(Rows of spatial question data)
-- BEGIN --
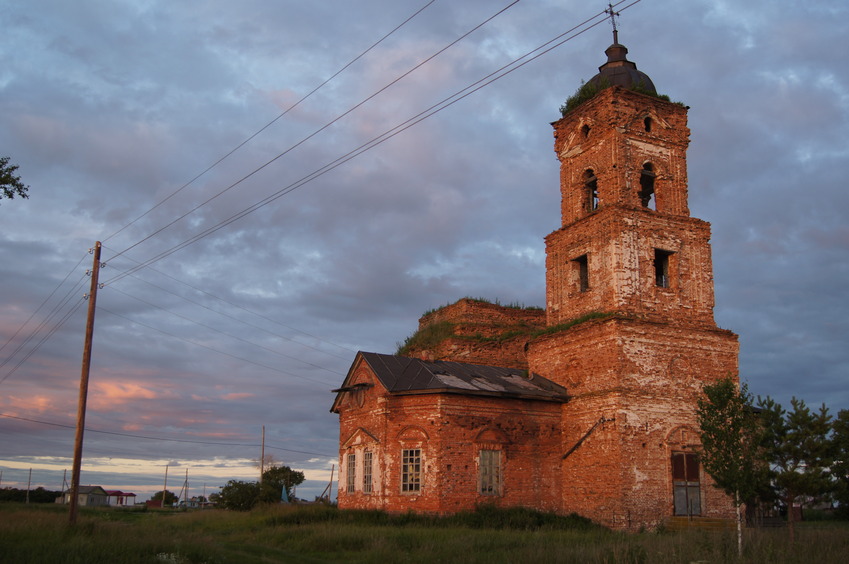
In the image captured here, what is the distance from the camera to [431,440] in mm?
22609

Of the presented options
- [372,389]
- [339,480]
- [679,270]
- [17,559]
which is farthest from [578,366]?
[17,559]

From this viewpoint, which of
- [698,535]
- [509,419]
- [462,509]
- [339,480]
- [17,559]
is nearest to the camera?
[17,559]

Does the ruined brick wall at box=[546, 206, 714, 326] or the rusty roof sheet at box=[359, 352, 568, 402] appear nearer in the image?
the rusty roof sheet at box=[359, 352, 568, 402]

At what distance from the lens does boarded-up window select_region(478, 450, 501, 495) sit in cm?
2277

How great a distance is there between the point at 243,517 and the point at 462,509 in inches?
334

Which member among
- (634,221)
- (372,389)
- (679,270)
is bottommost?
(372,389)

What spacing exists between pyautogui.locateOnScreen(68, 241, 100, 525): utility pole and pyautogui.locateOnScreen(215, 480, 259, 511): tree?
18106mm

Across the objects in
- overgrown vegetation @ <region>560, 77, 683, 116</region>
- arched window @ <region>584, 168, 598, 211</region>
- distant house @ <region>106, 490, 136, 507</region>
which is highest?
overgrown vegetation @ <region>560, 77, 683, 116</region>

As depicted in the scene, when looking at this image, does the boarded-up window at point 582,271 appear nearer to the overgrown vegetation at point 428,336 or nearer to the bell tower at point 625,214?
the bell tower at point 625,214

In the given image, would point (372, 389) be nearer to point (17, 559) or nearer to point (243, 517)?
point (243, 517)

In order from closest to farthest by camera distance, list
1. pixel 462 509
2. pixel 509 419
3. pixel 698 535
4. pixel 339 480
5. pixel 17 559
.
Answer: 1. pixel 17 559
2. pixel 698 535
3. pixel 462 509
4. pixel 509 419
5. pixel 339 480

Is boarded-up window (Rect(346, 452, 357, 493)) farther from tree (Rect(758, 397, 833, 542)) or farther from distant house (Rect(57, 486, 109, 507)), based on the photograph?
distant house (Rect(57, 486, 109, 507))

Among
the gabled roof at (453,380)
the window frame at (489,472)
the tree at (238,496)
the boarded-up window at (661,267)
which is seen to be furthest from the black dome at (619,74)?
the tree at (238,496)

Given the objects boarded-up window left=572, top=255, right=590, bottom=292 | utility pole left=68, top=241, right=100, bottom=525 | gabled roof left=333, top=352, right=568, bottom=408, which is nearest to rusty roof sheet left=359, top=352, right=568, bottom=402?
-- END --
Rewrite the listing as a Markdown table with the columns Row and Line, giving each nonblank line its own numbered row. Start at the beginning of the listing, stop after the line containing "5. pixel 339 480", and leave the pictures out.

__RESULT__:
| Row | Line |
|---|---|
| 1 | In the image captured here, what is the distance from the camera to [431,440] in mm? |
| 2 | 22609 |
| 3 | Of the presented options |
| 4 | - [372,389] |
| 5 | - [339,480] |
| 6 | - [679,270] |
| 7 | - [17,559] |
| 8 | which is farthest from [578,366]? |
| 9 | [17,559] |
| 10 | From this viewpoint, which of |
| 11 | - [698,535] |
| 12 | - [509,419] |
| 13 | - [462,509] |
| 14 | - [339,480] |
| 15 | - [17,559] |
| 16 | is nearest to the camera? |
| 17 | [17,559] |
| 18 | Does the ruined brick wall at box=[546, 206, 714, 326] or the rusty roof sheet at box=[359, 352, 568, 402] appear nearer in the image? |
| 19 | the rusty roof sheet at box=[359, 352, 568, 402] |
| 20 | At what distance from the lens does boarded-up window select_region(478, 450, 501, 495) sit in cm? |
| 21 | 2277 |
| 22 | How great a distance is there between the point at 243,517 and the point at 462,509 in inches? |
| 23 | 334 |
| 24 | Which member among |
| 25 | - (634,221) |
| 26 | - (372,389) |
| 27 | - (679,270) |
| 28 | is bottommost? |
| 29 | (372,389) |
| 30 | What spacing exists between pyautogui.locateOnScreen(68, 241, 100, 525): utility pole and pyautogui.locateOnScreen(215, 480, 259, 511): tree? |
| 31 | 18106mm |
| 32 | Across the objects in |
| 33 | - overgrown vegetation @ <region>560, 77, 683, 116</region> |
| 34 | - arched window @ <region>584, 168, 598, 211</region> |
| 35 | - distant house @ <region>106, 490, 136, 507</region> |
| 36 | which is highest? |
| 37 | overgrown vegetation @ <region>560, 77, 683, 116</region> |
| 38 | As depicted in the scene, when looking at this image, does the boarded-up window at point 582,271 appear nearer to the overgrown vegetation at point 428,336 or nearer to the bell tower at point 625,214? |
| 39 | the bell tower at point 625,214 |
| 40 | In the given image, would point (372, 389) be nearer to point (17, 559) or nearer to point (243, 517)? |
| 41 | point (243, 517) |
| 42 | In order from closest to farthest by camera distance, list |
| 43 | 1. pixel 462 509 |
| 44 | 2. pixel 509 419 |
| 45 | 3. pixel 698 535 |
| 46 | 4. pixel 339 480 |
| 47 | 5. pixel 17 559 |
| 48 | . |
| 49 | Answer: 1. pixel 17 559 |
| 50 | 2. pixel 698 535 |
| 51 | 3. pixel 462 509 |
| 52 | 4. pixel 509 419 |
| 53 | 5. pixel 339 480 |